A second anonymous employer told the University Observer, “Some employees, especially unmarried mothers, are allowed to earn up to €300 before they lose their benefits. If you are offering them a full-time position, they are not interested. So the biggest competition to employers is the social welfare system. Applicants will confirm at the interview that they are only interested in working so many days per week.”

Budget 2014 saw no change to basic social welfare rates, meaning the mentality of jobseekers to find work will also likely remain unchanged in the coming year.

Old-age pensioners, medical card holders, working mothers, savers and families with health insurance were all targeted once more in the budget, and spending cuts and tax increases amounted to €2.5 million.

Low to middle income families with sick children are in danger of losing their medical cards as a result of a wide scale review. One in ten old age pensioners are also going to lose their medical card due to a change in the income limits. Once more, it is the most vulnerable who will suffer, while many remain comfortable on the income they are receiving in social welfare payments.

The latest statistics from the CSO show a staggering 408,670 people on the live register. This is 20,665 less than last year, which suggests a positive rise in employment levels. A large proportion of this reduction can be equated to increasing numbers of emigrants. The still significantly high levels of unemployment in Ireland mean the social welfare payment is a huge expense for the government.

The Department of Social Protection spokesperson explains, “As Minister for Social Protection and Member of the Government, Joan Burton’s main challenge is to get people who become unemployed back into the workforce again or to become job-ready.
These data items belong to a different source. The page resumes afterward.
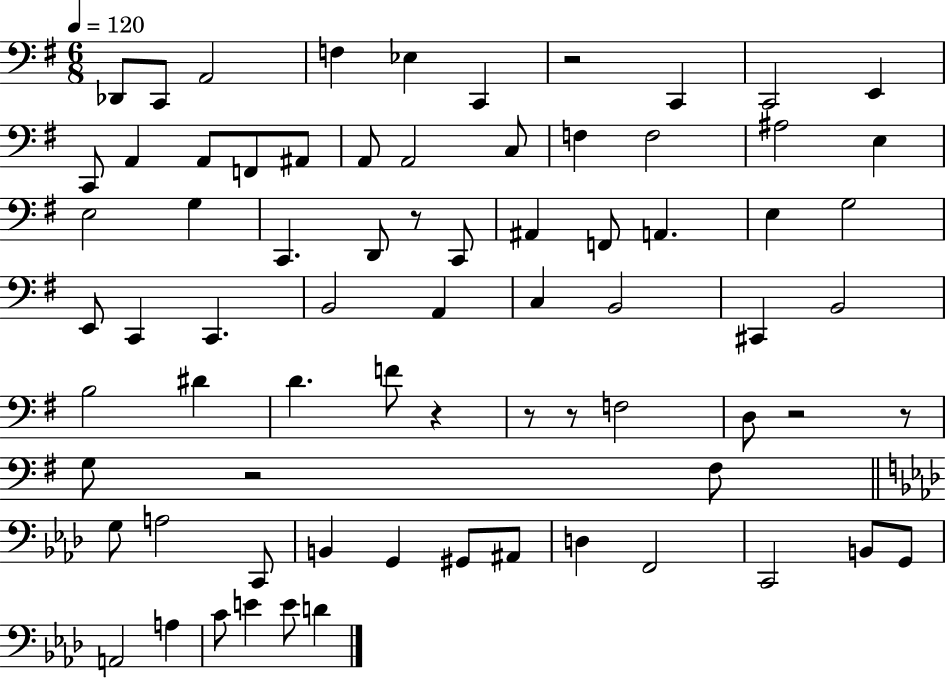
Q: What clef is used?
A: bass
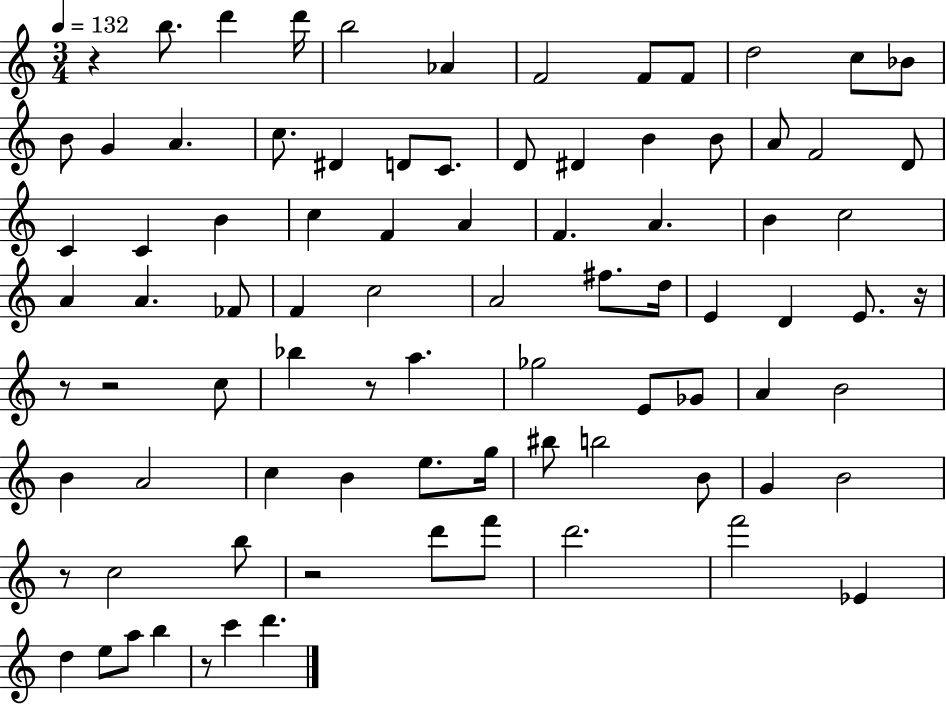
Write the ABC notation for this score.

X:1
T:Untitled
M:3/4
L:1/4
K:C
z b/2 d' d'/4 b2 _A F2 F/2 F/2 d2 c/2 _B/2 B/2 G A c/2 ^D D/2 C/2 D/2 ^D B B/2 A/2 F2 D/2 C C B c F A F A B c2 A A _F/2 F c2 A2 ^f/2 d/4 E D E/2 z/4 z/2 z2 c/2 _b z/2 a _g2 E/2 _G/2 A B2 B A2 c B e/2 g/4 ^b/2 b2 B/2 G B2 z/2 c2 b/2 z2 d'/2 f'/2 d'2 f'2 _E d e/2 a/2 b z/2 c' d'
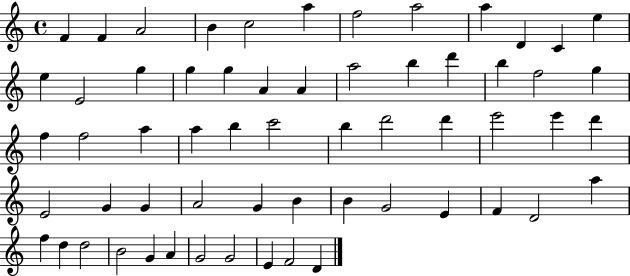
F4/q F4/q A4/h B4/q C5/h A5/q F5/h A5/h A5/q D4/q C4/q E5/q E5/q E4/h G5/q G5/q G5/q A4/q A4/q A5/h B5/q D6/q B5/q F5/h G5/q F5/q F5/h A5/q A5/q B5/q C6/h B5/q D6/h D6/q E6/h E6/q D6/q E4/h G4/q G4/q A4/h G4/q B4/q B4/q G4/h E4/q F4/q D4/h A5/q F5/q D5/q D5/h B4/h G4/q A4/q G4/h G4/h E4/q F4/h D4/q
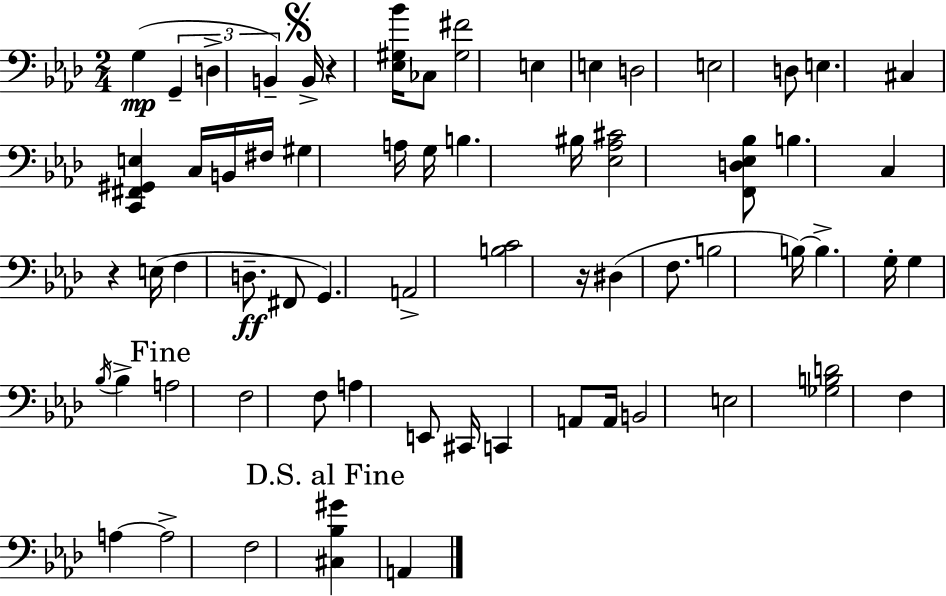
G3/q G2/q D3/q B2/q B2/s R/q [Eb3,G#3,Bb4]/s CES3/e [G#3,F#4]/h E3/q E3/q D3/h E3/h D3/e E3/q. C#3/q [C2,F#2,G#2,E3]/q C3/s B2/s F#3/s G#3/q A3/s G3/s B3/q. BIS3/s [Eb3,Ab3,C#4]/h [F2,D3,Eb3,Bb3]/e B3/q. C3/q R/q E3/s F3/q D3/e. F#2/e G2/q. A2/h [B3,C4]/h R/s D#3/q F3/e. B3/h B3/s B3/q. G3/s G3/q Bb3/s Bb3/q A3/h F3/h F3/e A3/q E2/e C#2/s C2/q A2/e A2/s B2/h E3/h [Gb3,B3,D4]/h F3/q A3/q A3/h F3/h [C#3,Bb3,G#4]/q A2/q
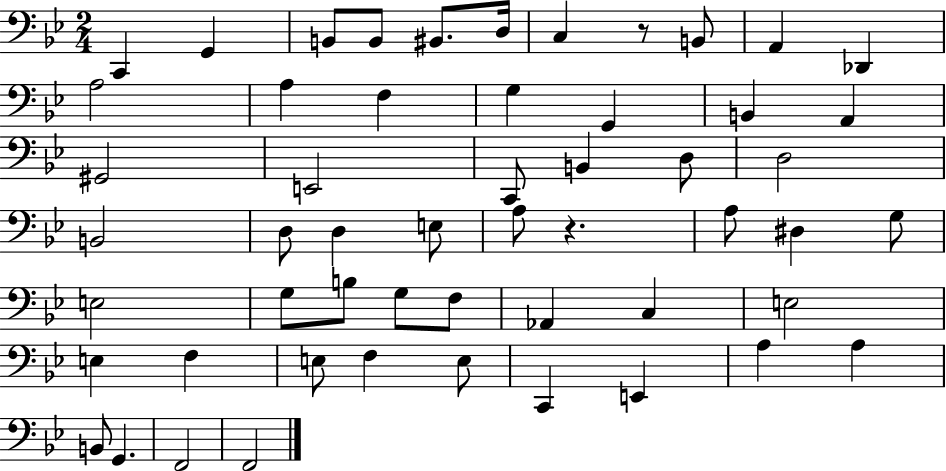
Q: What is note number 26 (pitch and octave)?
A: D3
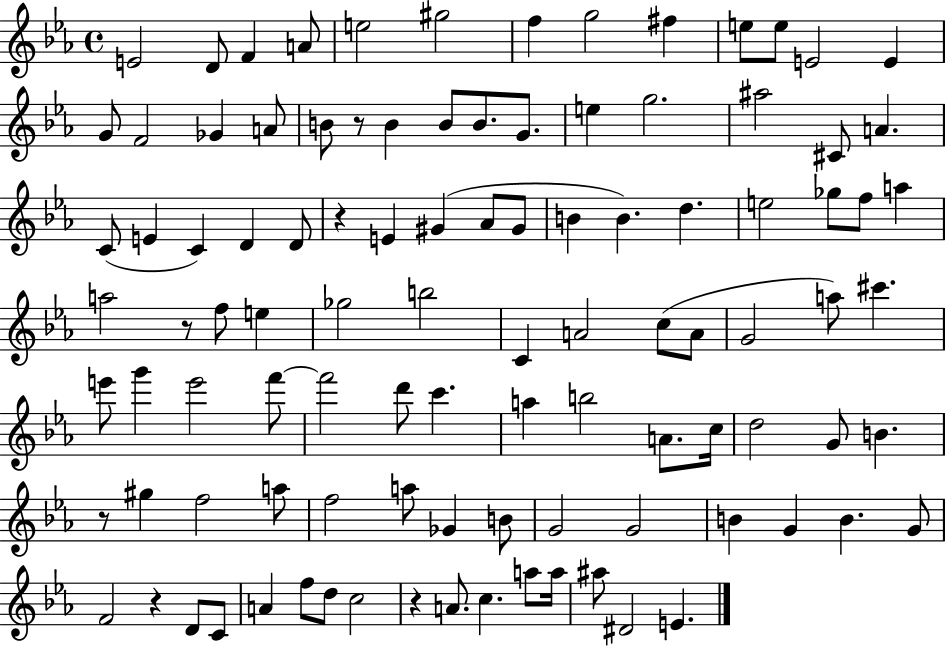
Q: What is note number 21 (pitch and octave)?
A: B4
Recently, Minister Burton appointed leading industry and policy experts to a new jobs council that will drive the implementation of the Government’s Pathways to Work 2013 strategy to tackle unemployment.”

But the crackdown on people abusing the social welfare system remains a huge problem. It is simply unfeasible for the government to operate a system where individuals are better off financially from not working. The Public Service Card hopes to eliminate fraudulence and waiting lists in the future.

Business owners are risking their financial wellbeing and the wellbeing of their families to create jobs and drive our economy forward. On the other hand, people are choosing to stay at home as they earn more on social welfare than they do at work, leading to a decline in social morale and a lack of motivation in the workplace.

Trust in the allocation of the taxpayers’ money is vital and the idea of hard-earned money paying for people who are cheating the system and having no contribution to the workforce will continue to cloud the efforts of Joan Burton in the continued struggle to achieve social reform.

With dole payments remaining high for the healthy over 25s, vulnerable groups continue to face cuts in this year’s budget with a lack of consideration for the importance of entrepreneurship and existing business’s nationwide.